[C++] 4ms Straight forward solution two pass O(N) time


  • 41
    M

    The idea is simple, if two char is match, add aCnt, otherwise, record it and process bCnt in second pass.

    class Solution {
    public:
        // only contains digits 
        string getHint(string secret, string guess) {
            int aCnt = 0;
            int bCnt = 0;
            vector<int> sVec(10, 0); // 0 ~ 9 for secret
            vector<int> gVec(10, 0); // 0 ~ 9 for guess 
            if (secret.size() != guess.size() || secret.empty()) { return "0A0B"; }
            for (int i = 0; i < secret.size(); ++i) {
                char c1 = secret[i]; char c2 = guess[i];
                if (c1 == c2) {
                    ++aCnt; 
                } else {
                    ++sVec[c1-'0'];
                    ++gVec[c2-'0'];
                }
            }
            // count b 
            for (int i = 0; i < sVec.size(); ++i) {
                bCnt += min(sVec[i], gVec[i]);
            }
            return to_string(aCnt) + 'A' + to_string(bCnt) + 'B';
        }
    };

  • -3
    M

    Java version:

    public String getHint(String secret, String guess) 
    {
        int len = secret.length();
        int nCows = 0;
        int nBull = 0;
        int[] diffS = new int[10];
        int[] diffG = new int[10];
        for(int i=0; i<len; ++i)
        {
            if(guess.charAt(i) == secret.charAt(i)) ++nBull;
            else
            {
                ++diffS[secret.charAt(i) - '0'];
                ++diffG[guess.charAt(i) - '0'];
            }
        }
        
        for(int i=0; i<10; ++i)
        {
            nCows += Math.min(diffS[i], diffG[i]);
        }
        
        return "" + nBull + "A" + nCows + "B";
    }
    

  • 0
    D

    Excuse me. Can you provide more explanation about your codes. For example, what is the function of
    ++sVec[c1-'0'];
    ++gVec[c2-'0'];
    and bCnt += min(sVec[i], gVec[i]);
    Thank you


  • 0

    Nice solution!!! Very smart idea to count the cow. Count the number of unpaired digits, and the less one is the cow number. Thank you very much.


  • 1

    ++sVec[c1-'0']; ++gVec[c2-'0']; is used to count digits' (0~9) number which are not paired. bCnt += min(sVec[i], gVec[i]); for example, sVec[1] =2, gVec[1] =3, means there are 2 '1' in secret and 3 '1' in guess can not find paired one, then at least there are 2 '1' is in the wrong place.


  • 0
    Z
    This post is deleted!

  • 0
    Z

    You took advantage of “only digits”. With no use of hash map, your program is definitely fast.


  • -1
    X

    The same as i thought. However, a bit difference appears in the count of cows. My solution is:
    class Solution {
    public:
    string getHint(string secret, string guess) {
    int cntA = 0, cntB = 0;
    int tab[10] = {0};
    string strTmp;
    for (int i = 0; i != guess.size(); ++i) {
    if (guess[i] == secret[i])
____________
## TASK TO COMPLETE
Answer these about the thread:
(a) What string does the first C++ solution return when secret and guess differ in size or secret is empty?
(b) In the Java version, which variable counts the bulls?
(c) In the reply's example with sVec[1] =2 and gVec[1] =3, at least how many '1' digits are in the wrong place?
Answer from the text alone.
____________
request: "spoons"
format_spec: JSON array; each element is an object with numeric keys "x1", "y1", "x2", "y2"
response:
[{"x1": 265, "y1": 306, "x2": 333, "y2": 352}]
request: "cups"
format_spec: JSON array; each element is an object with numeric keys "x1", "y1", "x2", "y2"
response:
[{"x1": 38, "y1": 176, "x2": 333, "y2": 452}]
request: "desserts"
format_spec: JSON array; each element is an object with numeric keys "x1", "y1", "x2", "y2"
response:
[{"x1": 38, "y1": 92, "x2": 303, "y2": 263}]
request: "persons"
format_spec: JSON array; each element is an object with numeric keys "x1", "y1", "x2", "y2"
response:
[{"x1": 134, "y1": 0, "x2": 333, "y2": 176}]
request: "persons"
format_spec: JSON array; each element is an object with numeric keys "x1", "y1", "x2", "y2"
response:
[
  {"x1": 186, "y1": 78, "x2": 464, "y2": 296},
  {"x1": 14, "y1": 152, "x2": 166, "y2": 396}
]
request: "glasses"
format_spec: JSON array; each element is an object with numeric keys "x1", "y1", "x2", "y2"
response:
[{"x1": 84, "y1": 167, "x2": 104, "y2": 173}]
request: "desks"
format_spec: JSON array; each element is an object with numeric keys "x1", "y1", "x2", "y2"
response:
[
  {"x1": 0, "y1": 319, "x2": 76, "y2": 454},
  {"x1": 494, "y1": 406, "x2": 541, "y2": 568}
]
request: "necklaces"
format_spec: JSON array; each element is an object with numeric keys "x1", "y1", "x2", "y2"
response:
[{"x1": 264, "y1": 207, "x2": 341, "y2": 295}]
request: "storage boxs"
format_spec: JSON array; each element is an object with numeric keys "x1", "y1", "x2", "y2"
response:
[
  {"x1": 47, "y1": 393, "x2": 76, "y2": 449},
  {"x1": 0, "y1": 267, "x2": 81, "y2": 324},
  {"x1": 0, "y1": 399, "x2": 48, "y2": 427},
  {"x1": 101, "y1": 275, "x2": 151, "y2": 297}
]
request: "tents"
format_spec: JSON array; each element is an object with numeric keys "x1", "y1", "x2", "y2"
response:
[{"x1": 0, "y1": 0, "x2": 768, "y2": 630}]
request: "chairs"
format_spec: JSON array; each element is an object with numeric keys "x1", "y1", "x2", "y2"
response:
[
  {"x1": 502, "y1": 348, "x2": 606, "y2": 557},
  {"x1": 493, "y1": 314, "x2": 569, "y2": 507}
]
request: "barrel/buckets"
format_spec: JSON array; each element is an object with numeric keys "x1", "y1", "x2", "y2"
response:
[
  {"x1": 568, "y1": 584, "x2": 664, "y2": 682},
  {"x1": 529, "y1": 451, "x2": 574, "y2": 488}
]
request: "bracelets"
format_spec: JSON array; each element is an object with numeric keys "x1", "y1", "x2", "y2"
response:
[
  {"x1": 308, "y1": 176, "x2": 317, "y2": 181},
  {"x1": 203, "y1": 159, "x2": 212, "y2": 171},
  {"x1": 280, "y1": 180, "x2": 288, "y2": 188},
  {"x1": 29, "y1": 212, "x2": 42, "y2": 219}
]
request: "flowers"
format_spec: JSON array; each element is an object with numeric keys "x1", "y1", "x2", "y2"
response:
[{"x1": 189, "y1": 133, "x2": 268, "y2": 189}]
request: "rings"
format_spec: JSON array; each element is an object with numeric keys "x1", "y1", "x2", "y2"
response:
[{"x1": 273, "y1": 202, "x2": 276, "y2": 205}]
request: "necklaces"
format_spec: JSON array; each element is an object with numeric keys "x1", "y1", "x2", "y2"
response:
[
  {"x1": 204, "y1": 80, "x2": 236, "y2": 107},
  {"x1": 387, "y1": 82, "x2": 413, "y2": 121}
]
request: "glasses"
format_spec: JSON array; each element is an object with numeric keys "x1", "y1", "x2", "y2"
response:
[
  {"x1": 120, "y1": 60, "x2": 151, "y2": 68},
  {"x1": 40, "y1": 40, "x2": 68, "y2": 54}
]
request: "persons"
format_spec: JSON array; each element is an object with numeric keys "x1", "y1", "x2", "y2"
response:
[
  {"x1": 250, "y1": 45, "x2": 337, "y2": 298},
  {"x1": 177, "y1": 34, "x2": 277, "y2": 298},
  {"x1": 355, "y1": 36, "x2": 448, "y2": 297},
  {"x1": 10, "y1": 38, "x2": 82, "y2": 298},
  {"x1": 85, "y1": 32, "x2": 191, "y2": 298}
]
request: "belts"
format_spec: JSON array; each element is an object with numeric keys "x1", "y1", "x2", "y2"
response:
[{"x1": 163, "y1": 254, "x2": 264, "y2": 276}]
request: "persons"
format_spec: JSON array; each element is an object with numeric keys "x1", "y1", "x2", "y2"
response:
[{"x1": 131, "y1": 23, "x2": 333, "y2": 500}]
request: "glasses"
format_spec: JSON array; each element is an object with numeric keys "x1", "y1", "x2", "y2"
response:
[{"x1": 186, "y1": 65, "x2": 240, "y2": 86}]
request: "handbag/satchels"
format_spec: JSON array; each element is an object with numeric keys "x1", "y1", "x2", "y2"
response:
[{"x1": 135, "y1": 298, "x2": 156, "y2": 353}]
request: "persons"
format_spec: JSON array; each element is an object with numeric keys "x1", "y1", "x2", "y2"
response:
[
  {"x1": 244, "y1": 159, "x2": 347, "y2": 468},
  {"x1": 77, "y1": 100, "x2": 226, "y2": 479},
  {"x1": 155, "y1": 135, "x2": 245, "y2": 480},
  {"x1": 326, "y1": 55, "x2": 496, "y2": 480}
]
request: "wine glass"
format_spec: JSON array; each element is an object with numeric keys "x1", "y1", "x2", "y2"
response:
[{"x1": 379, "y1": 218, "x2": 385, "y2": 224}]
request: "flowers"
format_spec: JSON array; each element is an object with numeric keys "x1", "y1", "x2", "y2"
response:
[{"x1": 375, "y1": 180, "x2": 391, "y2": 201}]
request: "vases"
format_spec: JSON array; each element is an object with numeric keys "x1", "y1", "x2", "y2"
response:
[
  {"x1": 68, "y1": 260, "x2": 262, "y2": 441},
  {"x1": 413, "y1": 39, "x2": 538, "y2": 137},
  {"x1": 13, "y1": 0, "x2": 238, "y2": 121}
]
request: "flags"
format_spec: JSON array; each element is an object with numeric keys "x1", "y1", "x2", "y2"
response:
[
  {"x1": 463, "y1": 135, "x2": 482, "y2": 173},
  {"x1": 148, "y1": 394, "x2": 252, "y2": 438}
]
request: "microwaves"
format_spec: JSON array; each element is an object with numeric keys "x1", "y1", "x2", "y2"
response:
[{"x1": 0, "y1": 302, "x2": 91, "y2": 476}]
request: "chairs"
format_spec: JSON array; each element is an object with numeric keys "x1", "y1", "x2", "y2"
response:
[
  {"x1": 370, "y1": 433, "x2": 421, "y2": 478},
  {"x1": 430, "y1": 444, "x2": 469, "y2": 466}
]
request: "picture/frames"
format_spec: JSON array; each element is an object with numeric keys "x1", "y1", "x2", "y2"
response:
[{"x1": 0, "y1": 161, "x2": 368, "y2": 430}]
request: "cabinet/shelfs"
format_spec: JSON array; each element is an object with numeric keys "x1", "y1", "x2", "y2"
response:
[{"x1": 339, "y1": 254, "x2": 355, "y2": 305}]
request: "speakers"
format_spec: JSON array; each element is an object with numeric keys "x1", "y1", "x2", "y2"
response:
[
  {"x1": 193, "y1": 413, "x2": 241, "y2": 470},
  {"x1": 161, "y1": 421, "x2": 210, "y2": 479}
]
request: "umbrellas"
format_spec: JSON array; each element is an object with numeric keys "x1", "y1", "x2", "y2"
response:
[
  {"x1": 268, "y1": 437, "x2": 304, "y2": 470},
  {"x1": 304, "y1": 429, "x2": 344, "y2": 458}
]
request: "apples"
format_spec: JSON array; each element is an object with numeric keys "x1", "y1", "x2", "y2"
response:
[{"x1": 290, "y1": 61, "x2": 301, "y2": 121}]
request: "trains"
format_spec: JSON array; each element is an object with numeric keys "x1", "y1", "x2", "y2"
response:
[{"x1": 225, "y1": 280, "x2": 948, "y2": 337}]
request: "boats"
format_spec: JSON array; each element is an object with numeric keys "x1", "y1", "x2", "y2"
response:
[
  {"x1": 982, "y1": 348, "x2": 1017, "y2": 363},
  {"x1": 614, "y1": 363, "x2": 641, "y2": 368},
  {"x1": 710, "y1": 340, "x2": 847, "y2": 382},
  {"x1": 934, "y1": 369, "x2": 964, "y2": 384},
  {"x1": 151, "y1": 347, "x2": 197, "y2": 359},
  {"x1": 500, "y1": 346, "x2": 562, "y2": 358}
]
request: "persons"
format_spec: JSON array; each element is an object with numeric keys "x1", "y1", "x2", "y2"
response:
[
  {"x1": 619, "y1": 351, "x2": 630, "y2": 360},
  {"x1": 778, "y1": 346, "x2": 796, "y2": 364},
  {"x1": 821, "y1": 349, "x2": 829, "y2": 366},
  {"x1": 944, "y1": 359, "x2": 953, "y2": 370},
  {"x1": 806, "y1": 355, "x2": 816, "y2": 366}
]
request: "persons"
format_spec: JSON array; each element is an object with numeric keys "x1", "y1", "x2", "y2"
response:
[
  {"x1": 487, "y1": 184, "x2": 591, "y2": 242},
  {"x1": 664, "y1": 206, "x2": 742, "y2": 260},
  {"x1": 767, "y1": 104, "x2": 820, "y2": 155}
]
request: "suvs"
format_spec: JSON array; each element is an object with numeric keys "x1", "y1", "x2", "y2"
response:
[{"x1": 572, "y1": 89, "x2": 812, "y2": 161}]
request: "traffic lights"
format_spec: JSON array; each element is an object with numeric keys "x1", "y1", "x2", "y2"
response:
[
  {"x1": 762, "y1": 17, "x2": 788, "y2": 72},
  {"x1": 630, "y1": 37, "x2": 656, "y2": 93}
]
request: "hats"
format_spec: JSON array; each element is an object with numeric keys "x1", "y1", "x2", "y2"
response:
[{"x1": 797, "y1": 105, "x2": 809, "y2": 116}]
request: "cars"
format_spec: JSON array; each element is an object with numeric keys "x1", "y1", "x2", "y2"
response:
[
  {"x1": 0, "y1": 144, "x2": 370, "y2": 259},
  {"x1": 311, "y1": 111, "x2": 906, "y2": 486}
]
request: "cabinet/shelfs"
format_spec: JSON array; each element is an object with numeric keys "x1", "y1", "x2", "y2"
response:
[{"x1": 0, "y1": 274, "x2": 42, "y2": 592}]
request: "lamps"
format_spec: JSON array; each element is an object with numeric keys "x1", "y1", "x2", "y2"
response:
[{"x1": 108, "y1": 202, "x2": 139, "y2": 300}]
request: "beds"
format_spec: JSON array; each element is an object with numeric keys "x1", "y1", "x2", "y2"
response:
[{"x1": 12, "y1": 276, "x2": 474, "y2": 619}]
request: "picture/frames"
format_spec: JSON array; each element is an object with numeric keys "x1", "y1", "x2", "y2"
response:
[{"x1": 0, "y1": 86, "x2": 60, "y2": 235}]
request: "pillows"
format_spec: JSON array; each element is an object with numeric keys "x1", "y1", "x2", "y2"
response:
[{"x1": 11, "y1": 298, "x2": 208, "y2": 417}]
____________
## SOLUTION TO THIS TASK
(a) "0A0B"
(b) nBull
(c) 2